You shouldn't have any problem getting good to great cigars at that price. You will need Cbid though. Hit Cbid and watch the freefall. Big brand stuff goes on there all the time and can easily be had for 4 bucks a stick. I've seen Alec Bradleys, Nubs, Cains, Padillas, Pepins etc etc. You want even cheaper try PDR. Good flavorful stick and they don't break the bank.


----------



## BenBrad (Oct 4, 2012)

sdlaird said:


> They have mostly been covered, but, in order:
> 
> Tatuaje Petit Cazadores Reserva (smallish stick, but DAMN!!! especially good for the winter)
> Padron 2000 maduro
> ...


Those 858s look tasty and a little under 5 bucks a stick for a 5er. The Padron 2000 maduro keeps getting recommended but its out of stock :boohoo: I'd have to find the RP 1990s on CBid theyre a little high just buying them from CI. I guess tat cigars are generally spicy?

I'm not sure if I have the skill to use freefall auction yet because I'm still a noob but I will be looking. Which PDR do you suggest?


----------



## Stradawhovious (Oct 17, 2012)

On CI there are two samplers that might fit the bill.... There is one that has 5 Diesel UC and 5 CAO MX2, and another that has 5 Punch Gran Puro and 5 Diesel Unlimited d.x 

Both offers decent sticks at far less than $5 a piece. I really enjoy all 4 of those.


----------



## sdlaird (Mar 15, 2011)

BenBrad said:


> I've had a hard time finding the Padron 2000s on cbid and CI. I think I will hold off on buying the Gran Habano Vintage 2002 until I can find it in a 5 pack. But 40 bucks on CI for a box is a pretty good price even if they're spicy like you say Black 6. Off to class now I'll be on later to check out the rest of the cigars that everyone has suggested as well as that link you posted, HIM.


If you go to the quick buy page on C-bid and filter for 5 packs, you will find the GH V 2002 5er for $11.00, Nica Libre Exclusivo (Robusto) 5er for $11.50.

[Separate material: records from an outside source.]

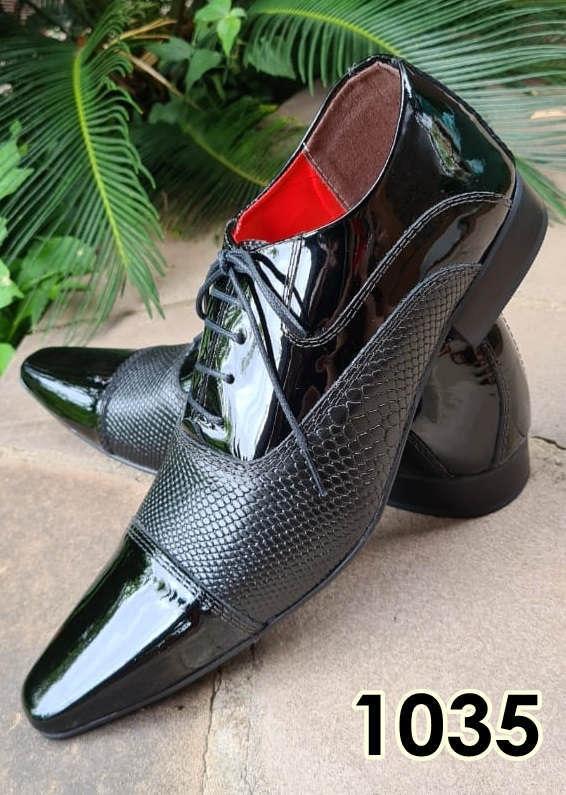 Sapatos sociais com cadarço em couro preto verniz e preto cobra 1035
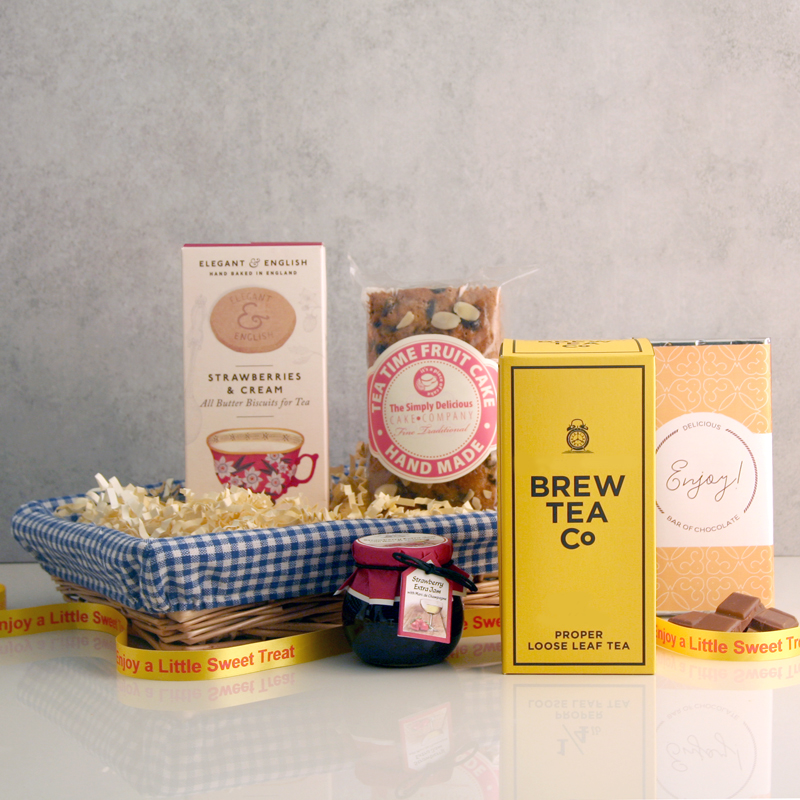 Top Gift for Grandma -Afternoon Tea and Cake Gift Basket
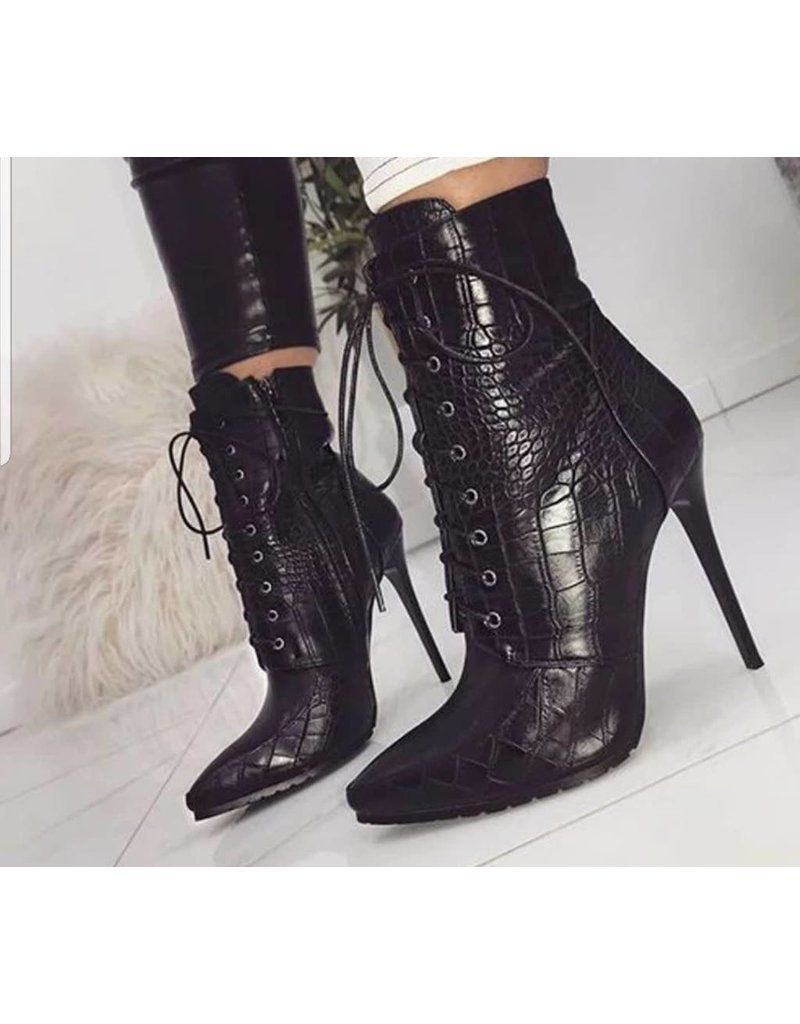 cfda17ce9ecf Leather Snake texture High Heel Boots   BellaNiecele.com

I also see the 601 Blue Maduro 5er for $27.00 Really good cigar in your price range. 1844 #50 5er for $12. (Nice looking figurado) Good luck and happy hunting!


----------



## StogieNinja (Jul 29, 2009)

BenBrad said:


> I typically smoke maduros in a robusto. I like chocolatey, not into spicey cigars


Based on your like of chocolate, but dislike of pepper, I'd avoid the 601 Blue and the Nica Libre Principe, they both have a bit of pepper bite. I love 'em, but you might not.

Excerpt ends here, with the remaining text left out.